Please identify each line in the stored records below that contains the word "tree", and copy those lines.

[Stored records]
◆ ◆ ◆ ◆ ◆ ◆ ◆

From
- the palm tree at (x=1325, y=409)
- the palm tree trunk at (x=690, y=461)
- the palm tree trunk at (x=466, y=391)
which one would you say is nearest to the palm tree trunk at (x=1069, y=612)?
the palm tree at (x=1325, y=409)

◆ ◆ ◆ ◆ ◆ ◆ ◆

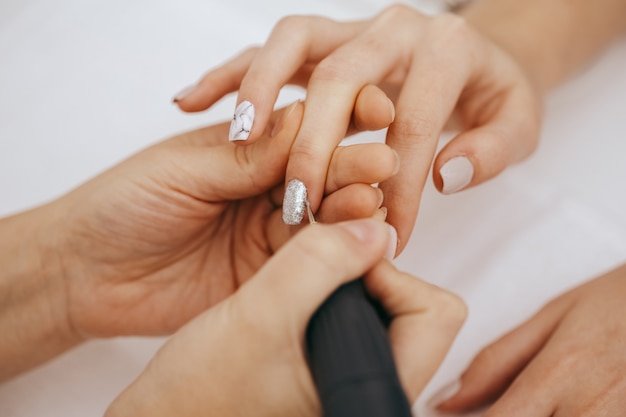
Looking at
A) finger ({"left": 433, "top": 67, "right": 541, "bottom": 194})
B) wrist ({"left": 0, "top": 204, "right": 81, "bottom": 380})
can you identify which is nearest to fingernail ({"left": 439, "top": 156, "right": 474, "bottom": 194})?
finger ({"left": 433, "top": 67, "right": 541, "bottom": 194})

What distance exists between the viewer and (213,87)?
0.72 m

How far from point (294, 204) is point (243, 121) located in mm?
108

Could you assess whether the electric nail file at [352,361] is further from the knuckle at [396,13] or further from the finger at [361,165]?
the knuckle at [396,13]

◆ ◆ ◆ ◆ ◆ ◆ ◆

** Written solution **
- the palm tree at (x=1325, y=409)
- the palm tree trunk at (x=690, y=461)
- the palm tree trunk at (x=466, y=391)
which one would you say is nearest to the palm tree trunk at (x=1069, y=612)?
the palm tree at (x=1325, y=409)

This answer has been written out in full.